• _Exercise description_
Can you reproduce the data beneath, keeping every line exact?

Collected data
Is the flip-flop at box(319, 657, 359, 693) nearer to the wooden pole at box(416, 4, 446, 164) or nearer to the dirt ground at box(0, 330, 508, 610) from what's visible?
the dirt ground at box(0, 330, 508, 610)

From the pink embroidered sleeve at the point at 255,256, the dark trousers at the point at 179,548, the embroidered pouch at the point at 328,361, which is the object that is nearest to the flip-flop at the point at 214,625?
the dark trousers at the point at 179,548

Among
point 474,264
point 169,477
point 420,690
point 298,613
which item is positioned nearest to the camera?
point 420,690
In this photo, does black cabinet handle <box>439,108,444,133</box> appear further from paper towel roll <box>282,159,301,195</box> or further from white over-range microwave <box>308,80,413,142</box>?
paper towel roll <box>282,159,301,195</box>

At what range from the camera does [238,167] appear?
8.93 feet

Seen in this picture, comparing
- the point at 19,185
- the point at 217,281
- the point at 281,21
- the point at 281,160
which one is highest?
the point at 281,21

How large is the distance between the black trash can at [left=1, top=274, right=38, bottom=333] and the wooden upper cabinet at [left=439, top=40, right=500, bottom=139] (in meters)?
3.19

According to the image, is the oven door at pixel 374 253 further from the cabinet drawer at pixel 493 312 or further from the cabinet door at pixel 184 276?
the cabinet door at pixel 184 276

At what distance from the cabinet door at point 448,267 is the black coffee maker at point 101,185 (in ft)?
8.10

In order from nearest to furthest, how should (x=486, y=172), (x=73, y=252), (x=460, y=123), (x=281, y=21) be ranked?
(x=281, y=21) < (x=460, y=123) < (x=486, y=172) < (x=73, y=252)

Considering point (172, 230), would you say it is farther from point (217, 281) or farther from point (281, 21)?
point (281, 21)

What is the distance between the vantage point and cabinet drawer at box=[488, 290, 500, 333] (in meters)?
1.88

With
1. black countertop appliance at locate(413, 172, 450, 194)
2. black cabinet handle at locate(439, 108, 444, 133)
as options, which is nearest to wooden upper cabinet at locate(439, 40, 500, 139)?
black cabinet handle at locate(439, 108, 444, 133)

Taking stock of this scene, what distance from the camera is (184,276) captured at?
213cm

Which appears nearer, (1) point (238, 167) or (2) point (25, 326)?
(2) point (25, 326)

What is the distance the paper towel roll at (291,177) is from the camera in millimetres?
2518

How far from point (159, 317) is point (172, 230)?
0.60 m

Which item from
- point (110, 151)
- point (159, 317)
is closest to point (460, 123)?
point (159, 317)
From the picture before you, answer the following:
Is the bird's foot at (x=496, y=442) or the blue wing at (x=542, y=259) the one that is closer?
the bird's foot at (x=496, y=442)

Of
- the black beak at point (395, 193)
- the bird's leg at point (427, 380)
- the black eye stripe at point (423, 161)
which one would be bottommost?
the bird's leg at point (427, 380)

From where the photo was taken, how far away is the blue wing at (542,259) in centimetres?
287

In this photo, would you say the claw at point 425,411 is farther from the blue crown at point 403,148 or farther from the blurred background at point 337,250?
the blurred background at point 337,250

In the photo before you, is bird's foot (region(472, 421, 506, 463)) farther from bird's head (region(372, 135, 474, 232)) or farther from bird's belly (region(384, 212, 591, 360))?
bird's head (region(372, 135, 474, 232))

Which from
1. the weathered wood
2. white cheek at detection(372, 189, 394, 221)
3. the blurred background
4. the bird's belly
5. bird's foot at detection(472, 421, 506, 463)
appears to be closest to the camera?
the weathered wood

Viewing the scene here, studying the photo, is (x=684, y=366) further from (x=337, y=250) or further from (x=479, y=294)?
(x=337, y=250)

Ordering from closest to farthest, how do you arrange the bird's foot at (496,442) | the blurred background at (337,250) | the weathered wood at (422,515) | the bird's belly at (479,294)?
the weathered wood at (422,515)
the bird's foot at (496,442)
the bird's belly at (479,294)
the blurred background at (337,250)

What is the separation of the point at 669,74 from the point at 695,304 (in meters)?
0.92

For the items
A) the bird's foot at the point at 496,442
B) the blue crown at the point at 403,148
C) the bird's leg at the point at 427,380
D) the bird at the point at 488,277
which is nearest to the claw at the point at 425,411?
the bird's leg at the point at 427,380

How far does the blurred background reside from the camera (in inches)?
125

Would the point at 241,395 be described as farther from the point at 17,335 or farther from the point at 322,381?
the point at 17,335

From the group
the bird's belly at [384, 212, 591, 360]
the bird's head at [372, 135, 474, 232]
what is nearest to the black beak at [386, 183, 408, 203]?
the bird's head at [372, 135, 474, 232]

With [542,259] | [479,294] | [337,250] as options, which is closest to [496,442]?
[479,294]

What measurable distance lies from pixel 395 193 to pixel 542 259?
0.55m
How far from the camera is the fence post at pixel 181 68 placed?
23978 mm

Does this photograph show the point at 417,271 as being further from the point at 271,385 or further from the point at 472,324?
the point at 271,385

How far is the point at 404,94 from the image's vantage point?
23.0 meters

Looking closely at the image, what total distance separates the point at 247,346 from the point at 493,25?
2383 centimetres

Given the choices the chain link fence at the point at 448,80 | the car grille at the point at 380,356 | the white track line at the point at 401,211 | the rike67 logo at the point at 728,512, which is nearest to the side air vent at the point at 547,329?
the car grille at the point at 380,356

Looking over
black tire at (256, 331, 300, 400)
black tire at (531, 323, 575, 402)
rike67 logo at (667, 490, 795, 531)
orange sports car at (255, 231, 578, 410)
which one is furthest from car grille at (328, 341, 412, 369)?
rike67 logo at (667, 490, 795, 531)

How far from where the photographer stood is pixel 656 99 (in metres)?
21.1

• _Completed exercise_
Is the flip-flop at box(319, 657, 359, 693) nearer to the wooden pole at box(416, 4, 446, 164) or nearer to the dirt ground at box(0, 330, 508, 610) from what's visible?
the dirt ground at box(0, 330, 508, 610)

From the pink embroidered sleeve at the point at 255,256, the dark trousers at the point at 179,548, the embroidered pouch at the point at 328,361, which is the object that is nearest to the flip-flop at the point at 214,625?
the dark trousers at the point at 179,548

Among
point 474,264
point 169,477
point 420,690
point 298,613
which item is positioned nearest to the camera?
point 420,690
In this photo, does black cabinet handle <box>439,108,444,133</box> appear further from paper towel roll <box>282,159,301,195</box> or further from white over-range microwave <box>308,80,413,142</box>?
paper towel roll <box>282,159,301,195</box>

At what range from the camera does [238,167] appear?
8.93 feet

Seen in this picture, comparing
- the point at 19,185
- the point at 217,281
- the point at 281,21
- the point at 281,160
which one is highest?
the point at 281,21

How large is the distance between the black trash can at [left=1, top=274, right=38, bottom=333] and the wooden upper cabinet at [left=439, top=40, right=500, bottom=139] (in meters)?
3.19

According to the image, is the oven door at pixel 374 253 further from the cabinet drawer at pixel 493 312 or further from the cabinet door at pixel 184 276?
the cabinet door at pixel 184 276

At what distance from the cabinet door at point 448,267 is the black coffee maker at point 101,185 (in ft)?
8.10

In order from nearest to furthest, how should (x=486, y=172), (x=73, y=252), (x=460, y=123), (x=281, y=21) be ranked?
(x=281, y=21) < (x=460, y=123) < (x=486, y=172) < (x=73, y=252)

Considering point (172, 230), would you say it is farther from point (217, 281) or farther from point (281, 21)?
point (281, 21)

What is the distance between the vantage point and cabinet drawer at box=[488, 290, 500, 333] (in meters)?
1.88

With
1. black countertop appliance at locate(413, 172, 450, 194)
2. black cabinet handle at locate(439, 108, 444, 133)
as options, which is nearest to wooden upper cabinet at locate(439, 40, 500, 139)?
black cabinet handle at locate(439, 108, 444, 133)

Taking stock of this scene, what distance from the camera is (184,276) captured at?
213cm

Which appears nearer, (1) point (238, 167) or (2) point (25, 326)?
(2) point (25, 326)

What is the distance the paper towel roll at (291,177) is from the camera in millimetres?
2518

How far from point (159, 317) is point (172, 230)?
0.60 m

Which item from
- point (110, 151)
- point (159, 317)
is closest to point (460, 123)?
point (159, 317)
From the picture before you, answer the following:
Is the bird's foot at (x=496, y=442) or the blue wing at (x=542, y=259) the one that is closer?
the bird's foot at (x=496, y=442)

Of
- the black beak at point (395, 193)
- the bird's leg at point (427, 380)
- the black eye stripe at point (423, 161)
which one would be bottommost?
the bird's leg at point (427, 380)

From where the photo was taken, how far away is the blue wing at (542,259) in centimetres?
287

In this photo, would you say the claw at point 425,411 is farther from the blue crown at point 403,148 or farther from the blurred background at point 337,250?
the blurred background at point 337,250

In the photo before you, is bird's foot (region(472, 421, 506, 463)) farther from bird's head (region(372, 135, 474, 232)) or farther from bird's belly (region(384, 212, 591, 360))?
bird's head (region(372, 135, 474, 232))

Which from
1. the weathered wood
2. white cheek at detection(372, 189, 394, 221)
3. the blurred background
4. the bird's belly
5. bird's foot at detection(472, 421, 506, 463)
appears to be closest to the camera?
the weathered wood

Viewing the scene here, studying the photo, is (x=684, y=366) further from (x=337, y=250) or further from (x=479, y=294)?
(x=337, y=250)

Ordering from closest to farthest, how do you arrange the bird's foot at (496,442) | the blurred background at (337,250) | the weathered wood at (422,515) | the bird's belly at (479,294)?
the weathered wood at (422,515)
the bird's foot at (496,442)
the bird's belly at (479,294)
the blurred background at (337,250)

What is the separation of the point at 669,74 from the point at 695,304 (in meters)?
0.92

For the items
A) the bird's foot at the point at 496,442
B) the blue crown at the point at 403,148
C) the bird's leg at the point at 427,380
D) the bird at the point at 488,277
which is nearest to the claw at the point at 425,411?
the bird's leg at the point at 427,380

How far does the blurred background reside from the camera (in inches)?
125

Would the point at 241,395 be described as farther from the point at 17,335 or farther from the point at 322,381?
the point at 17,335

From the group
the bird's belly at [384, 212, 591, 360]
the bird's head at [372, 135, 474, 232]
what is nearest to the black beak at [386, 183, 408, 203]?
the bird's head at [372, 135, 474, 232]

With [542,259] | [479,294] | [337,250] as options, which is closest to [496,442]?
[479,294]

What measurable distance lies from pixel 395 193 to pixel 542 259?
0.55m
How far from the camera is the fence post at pixel 181 68 placed?
23978 mm

Does this photograph show the point at 417,271 as being further from the point at 271,385 or further from the point at 472,324?
the point at 271,385

How far is the point at 404,94 from the image's vantage point?
23.0 meters

Looking closely at the image, what total distance separates the point at 247,346 from the point at 493,25?
2383 centimetres

Given the choices the chain link fence at the point at 448,80 | the car grille at the point at 380,356 | the white track line at the point at 401,211 | the rike67 logo at the point at 728,512, which is nearest to the side air vent at the point at 547,329?
the car grille at the point at 380,356

Looking over
black tire at (256, 331, 300, 400)
black tire at (531, 323, 575, 402)
rike67 logo at (667, 490, 795, 531)
orange sports car at (255, 231, 578, 410)
which one is furthest from car grille at (328, 341, 412, 369)?
rike67 logo at (667, 490, 795, 531)

How far from where the photographer stood is pixel 656 99 (in metres)?
21.1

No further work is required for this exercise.